Aunque no consta en los archivos consultados uno se imagina que los vecinos de Calzada, Granátula y Aldea del Rey, inicialmente escépticos, acabaron celebrando la apertura del molino, situado en un punto equidistante de estos pueblos. Se dice que Ana María, panadera de Calzada, agradecía no tener que desplazarse lejos para obtener harina, y que Pedro Gómez, agricultor de Granátula, llenaba sus carros con trigo molido en el nuevo ingenio. En Calzada, algunos mercaderes habrían notado un repunte comercial, pues el molino atraía gentes de las tres villas, fortaleciendo los lazos y dinamizando la economía comarcal. Los rumores sobre los tesoros ocultos, tan frecuentes en la tradición oral, se habían desvanecido, reemplazados por el orgullo de un legado compartido. También se cuenta que Tomás Ruiz, robusto molinero contratado para la empresa, se convirtió en el alma del lugar. Cada amanecer, revisaba las muelas, engrasaba los engranajes de madera y guiaba las mulas cargadas de grano. Al mediodía, el golpeteo de la rueda hidráulica resonaba mientras cernía la harina, con las manos cubiertas de polvo blanco, asegurando la calidad de cada fanega. Al anochecer, limpiaba los canales, acompañado por el murmullo del Jabalón.
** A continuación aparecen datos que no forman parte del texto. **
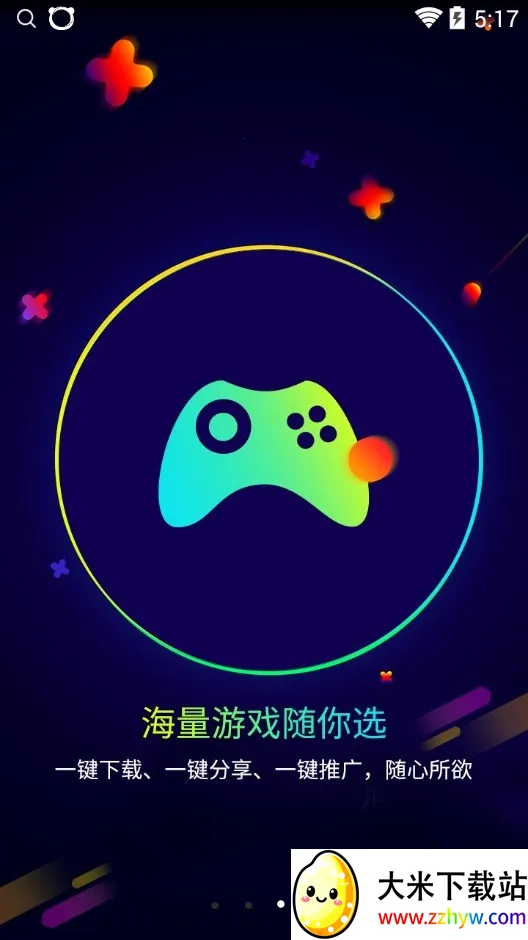 ң��v1.3.1.3 �ֻ����ͼ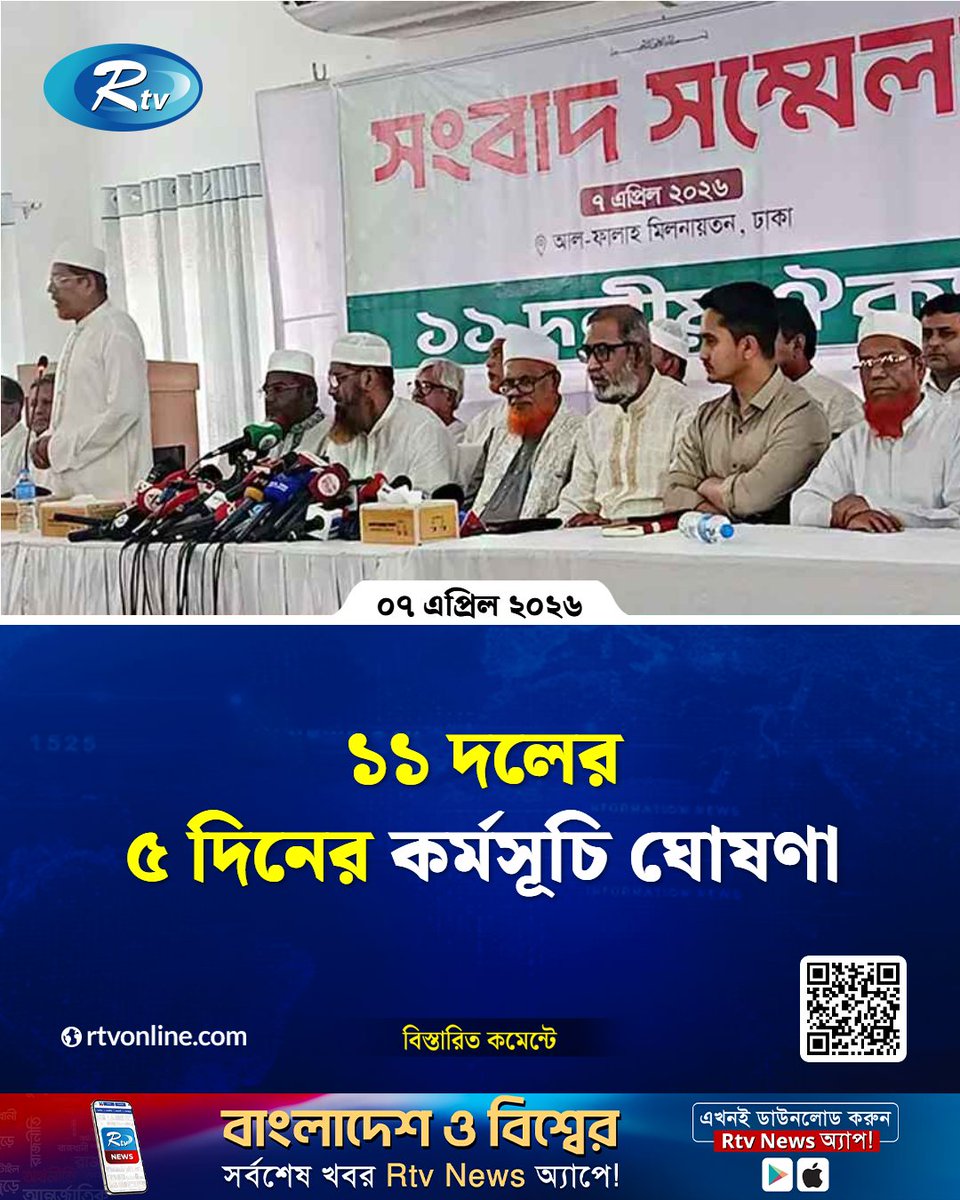 rtvonline's tweet image. ১১ দলের ৫ দিনের কর্মসূচি ঘোষণা  

#Rtvnews #JamateIslami #program

rtvonline.com/politics/374971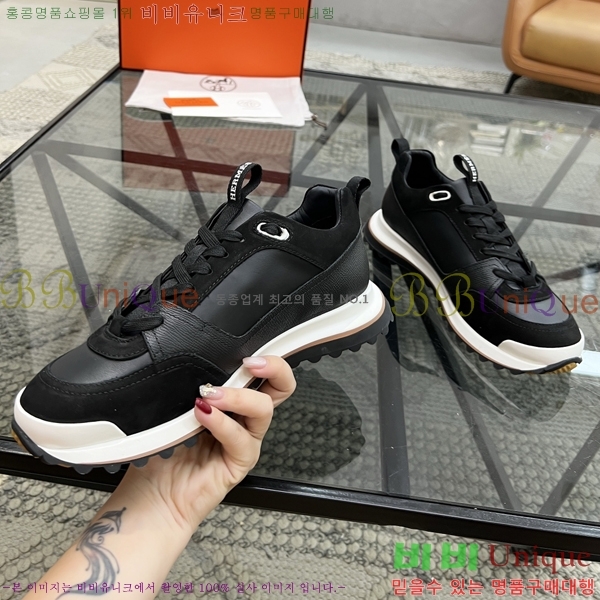 ���� �����޽� ����Ŀ�� H888078-5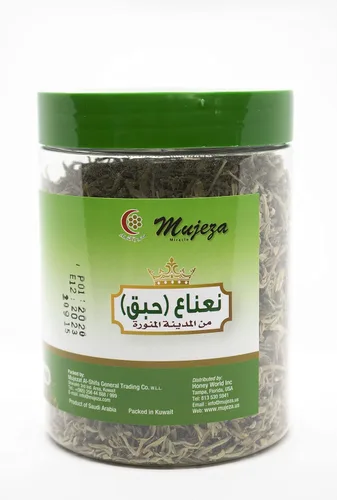 Miniatura 4 de Mujeza Habag de Almadina Almunawra 1.76 oz 30 EU - دالالال الار - ريالر - رييالر - الالر - الالر - ÃÃÃÃ الر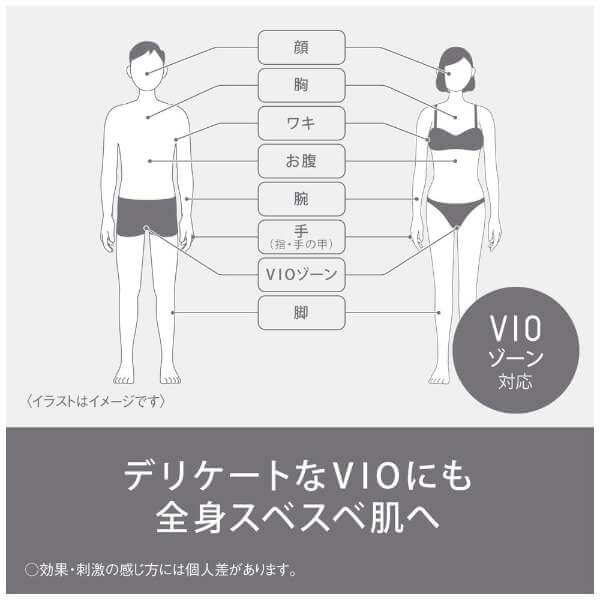 IPL Hair Removal AC100V-240V ES-WP9A-H - imy Shop Japan
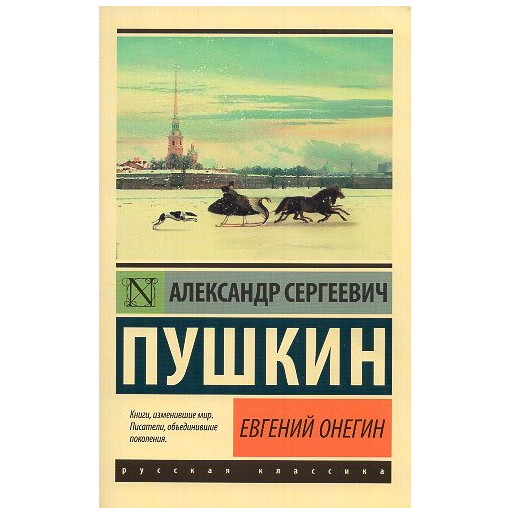 Evgenii Onegin
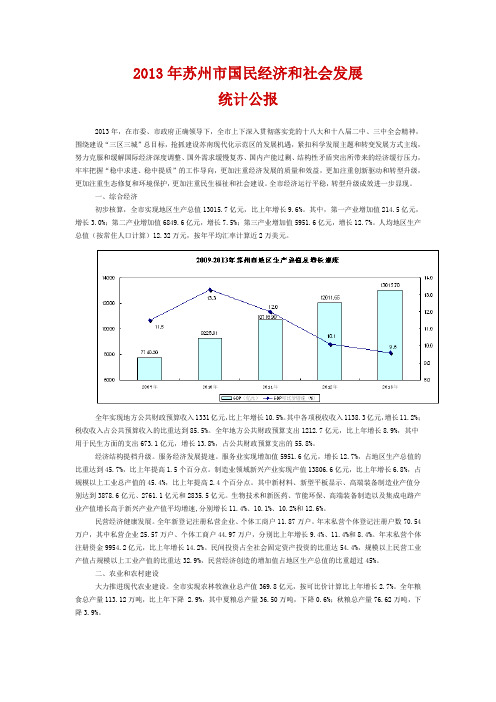 2013年苏州市国民经济和社会发展统计公报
Con el tiempo, el molino pasó a llamarse Molino de Parra, en honor a Trujillo Parra, primer apellido compuesto de la esposa del farmacéutico, cuyo apoyo silencioso inspiró su sueño. Desde su botica, contemplaba su legado: una estructura que unía Calzada, Granátula y Aldea del Rey, con sus muelas resonando en el corazón del Campo de Calatrava. El edificio se levantaba con planta rectangular, asentado sobre cimientos de piedra unida por argamasa, como si la misma tierra lo mantuviera con orgullo. La parte alta, elaborada con adobe y piedra de mampostería, evidenciaba el trabajo de manos artesanas que lograron fusionar lo funcional con la tradición. En su sala de molienda, dos pares de piedra giraban sin descanso, impulsadas por el caudal del Jabalón. Tres cárcavos, también de piedra, controlaban la entrada y salida del agua; sin embargo, uno de ellos, más sutil, funcionaba como aliviadero en épocas de crecida. El molino no era sólo una máquina: era también un hogar. El molinero y su familia se hospedaban en múltiples dependencias que estaban escondidas detrás de muros de adobe. En ese lugar, entre el olor de la harina y el murmullo del río, se hilaba una existencia simple pero fundamental para la zona. El molino no solamente molía trigo; además, transformaba el tiempo en pan, en comercio y en comunidad. De esta manera, el sueño del boticario se transformó en piedra, rueda e historia.